If it's something that's long been in my collection that has "become" collectible over the years (or something I got at a great price because the seller didn't know what he was selling), I've got a different set of values to weigh. How easy would it be for me to realize that gain in value, and to what lengths am I going to have to go in order to do so? How does its value compare to what I'd have to pay to replace it, and is that enough of a profit to justify the time and effort it takes to sell the item in the first place? 

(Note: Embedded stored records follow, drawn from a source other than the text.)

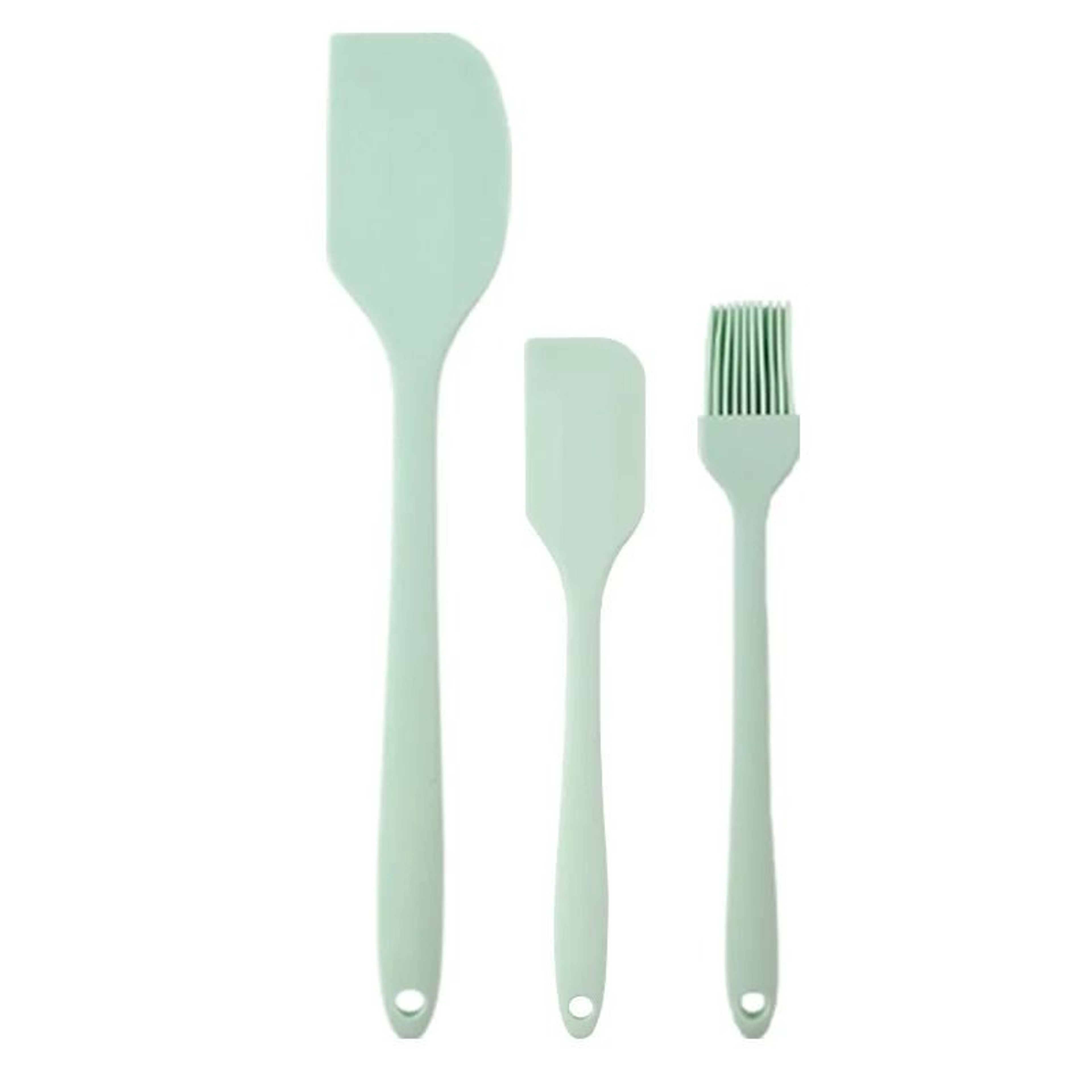 Silicone Spatula Set 3 Piece Non Stick Baking And Cooking Tools 6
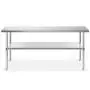 GRIDMANN NSF Stainless Steel Commercial Kitchen Prep & Work Table - 60 in. x 30 in. GRIDMANN NSF Stainless Steel Commercial Kitchen Prep & Work Table - 60 in. x 30 in.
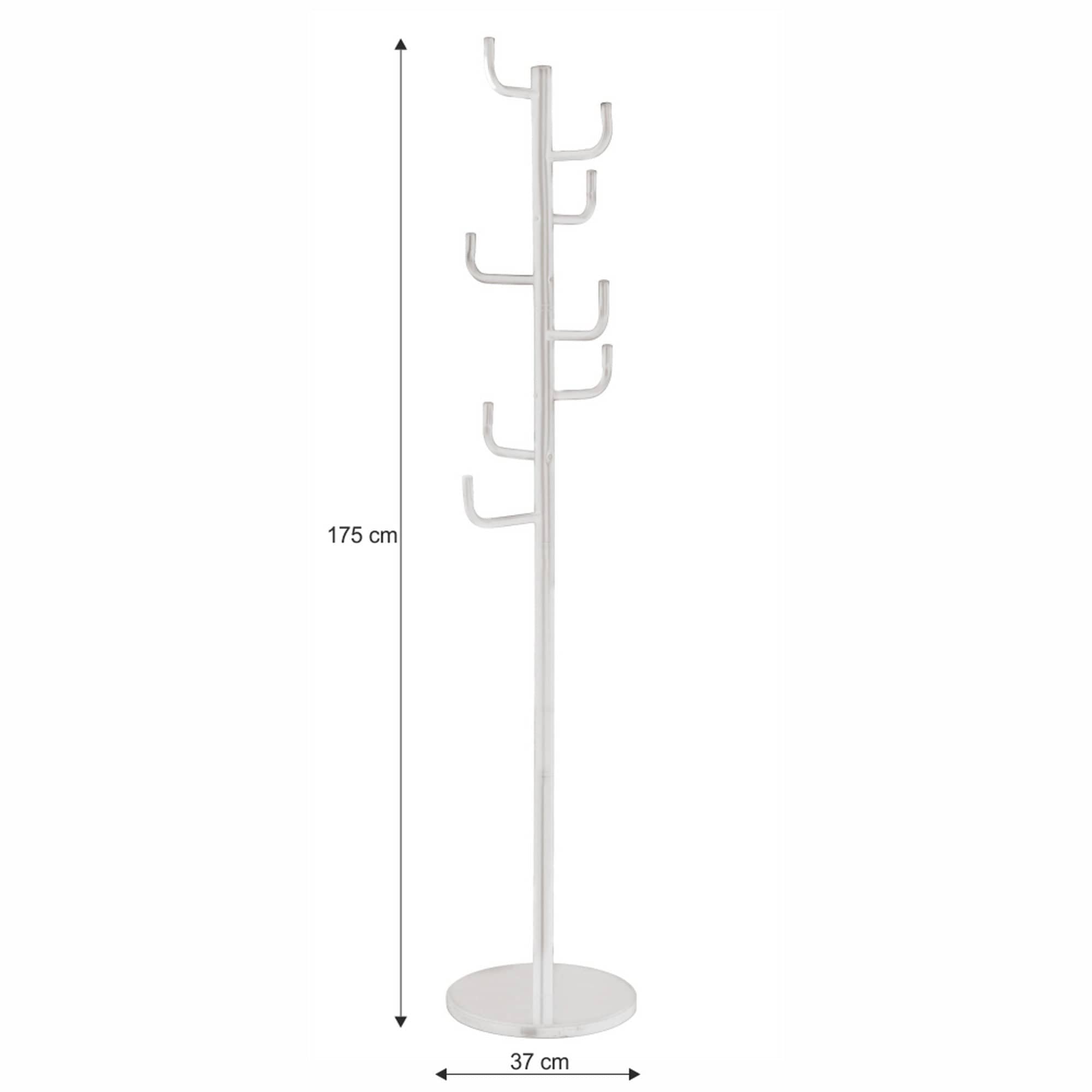 Cuier pom ELDER, alb, metal/marmura, 37x175 cm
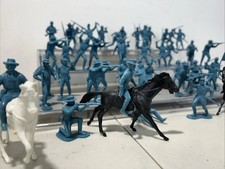 Vintage Louis Marx 1960s Plastic Soldiers Custers last Stand Civil War - RARE picture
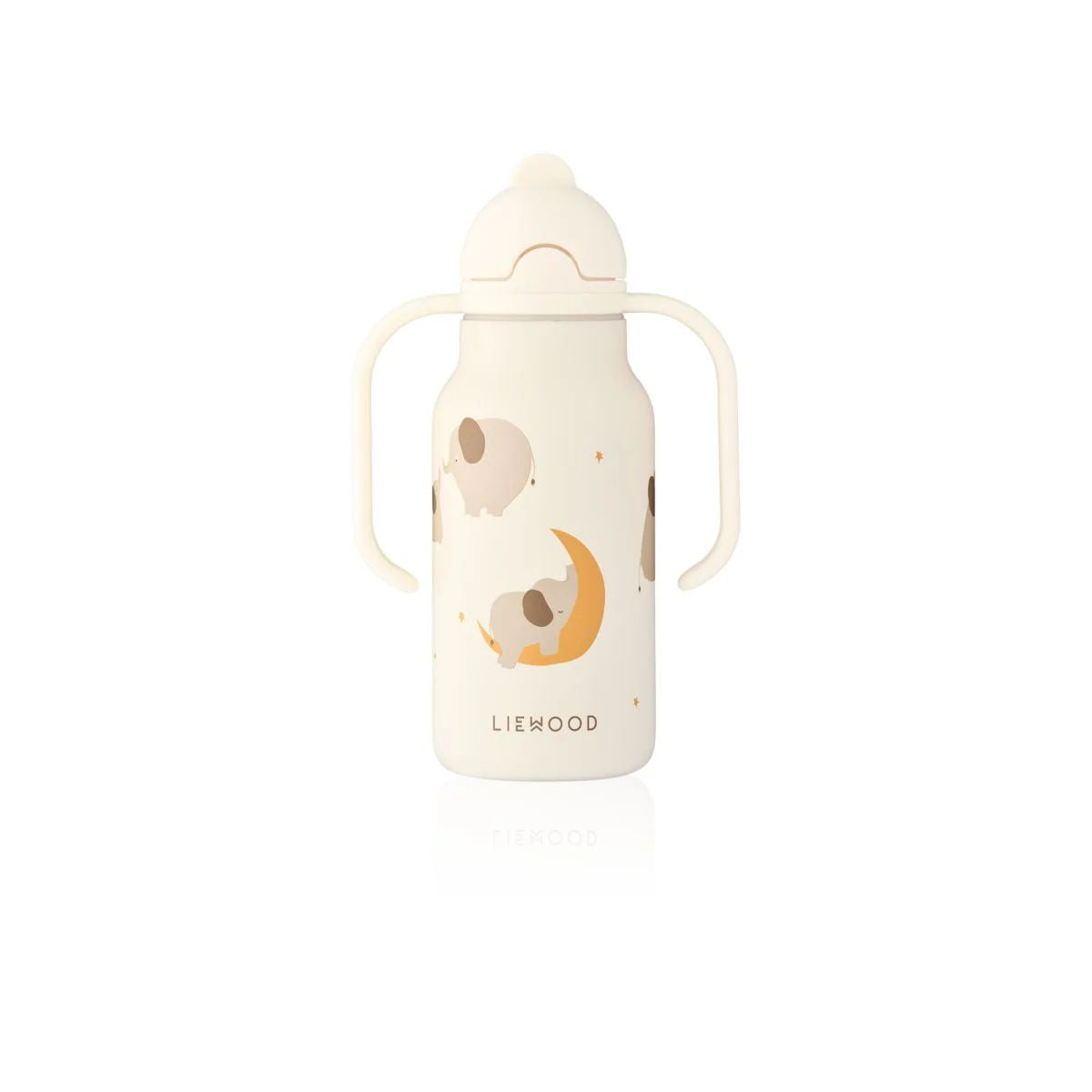 Liewood-Kimmie Water Bottle 250 ml Elephant / Creme de la creme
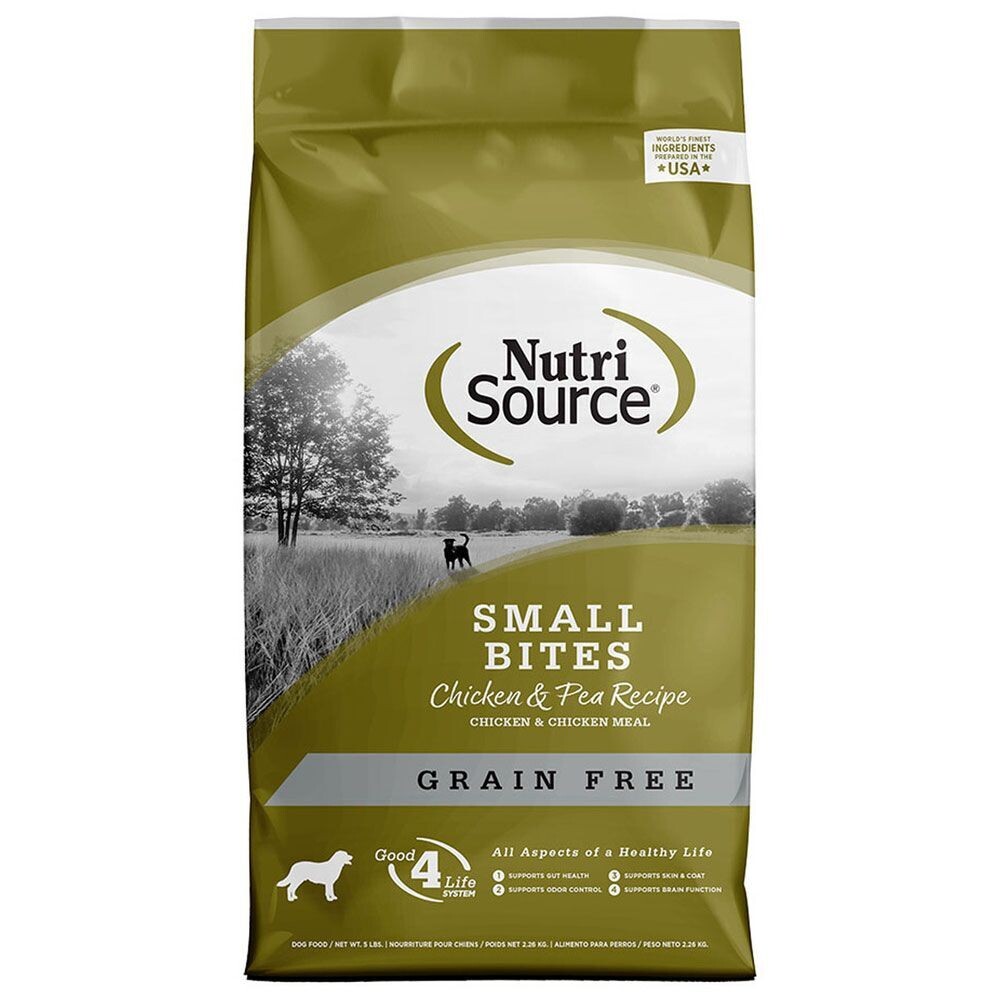 NutriSource Grain Free Small Bites Chicken and Pea 15lb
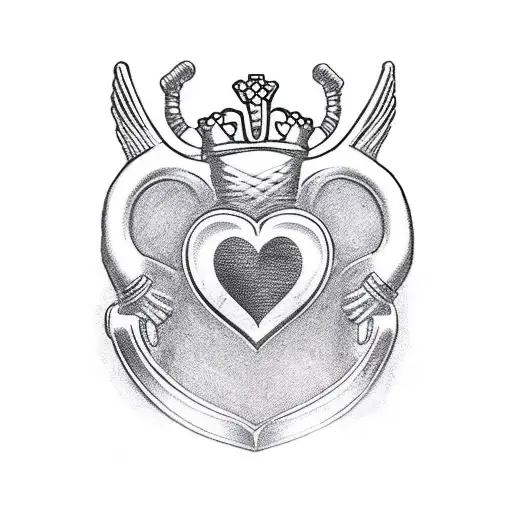Irish Claddagh, I carry your heart(i carry it in my heart), amythst tattoo design idea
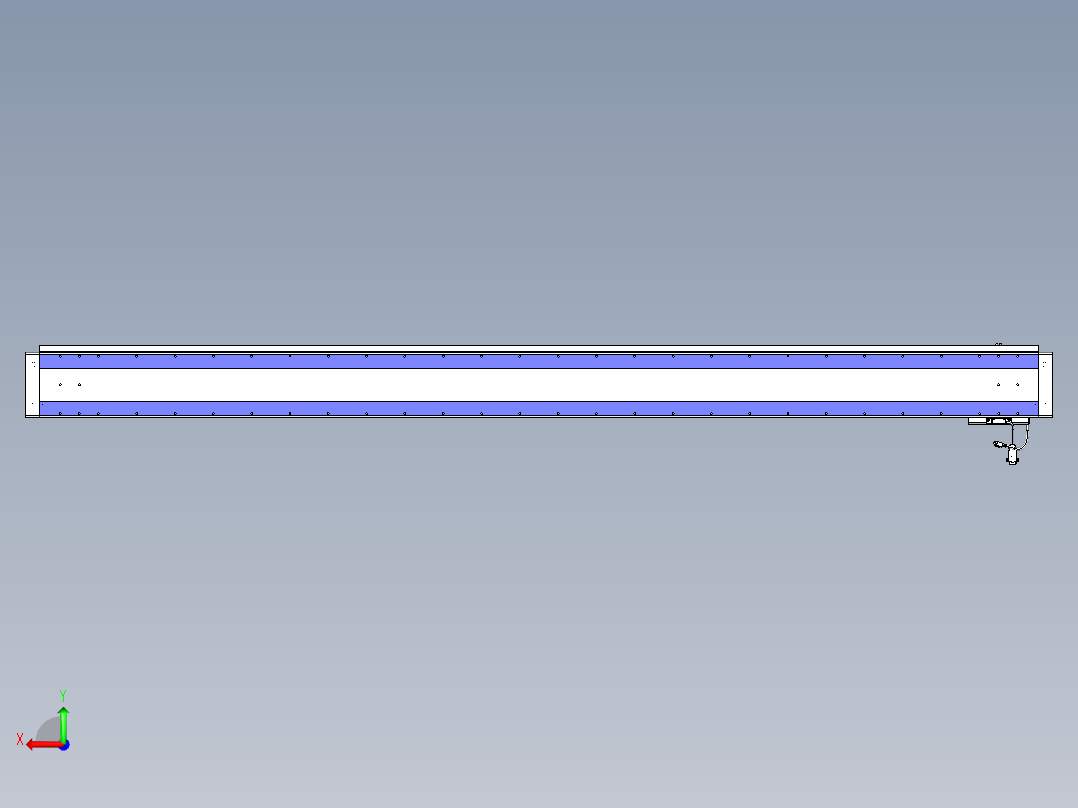 威洛博VL系列直线电机模组-VL17E2-S2400后视图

Most importantly, though, what constitutes "value?" Monetary value is but one part of the equation. I buy locomotives and rolling stock to run in the garden. Whether I spend $50 or $5000 on a locomotive, if it's not turning a wheel for the railroad, it has no value for its intended purpose. If you take a knife to a "collectible" piece of equipment to make it what _you_ want, you may be decreasing its monetary value, but you're greatly increasing its practical value. At that point, it goes from being a dust-covered shelf queen (if even that prominent) to something out of which you actually get enjoyment. If it's yours, and you're enjoying running it in the garden, how large a part does monetary value really play? 

Later, 

K


----------



## trainsbt (Jan 11, 2008)

Now just add one of these







to put a nice end to that great train!


----------



## Dan Pierce (Jan 2, 2008)

I did add that, looks real good with that caboose at the end with a mogul pulling it.


----------



## Bills (Feb 20, 2008)

I like that cokebuse


----------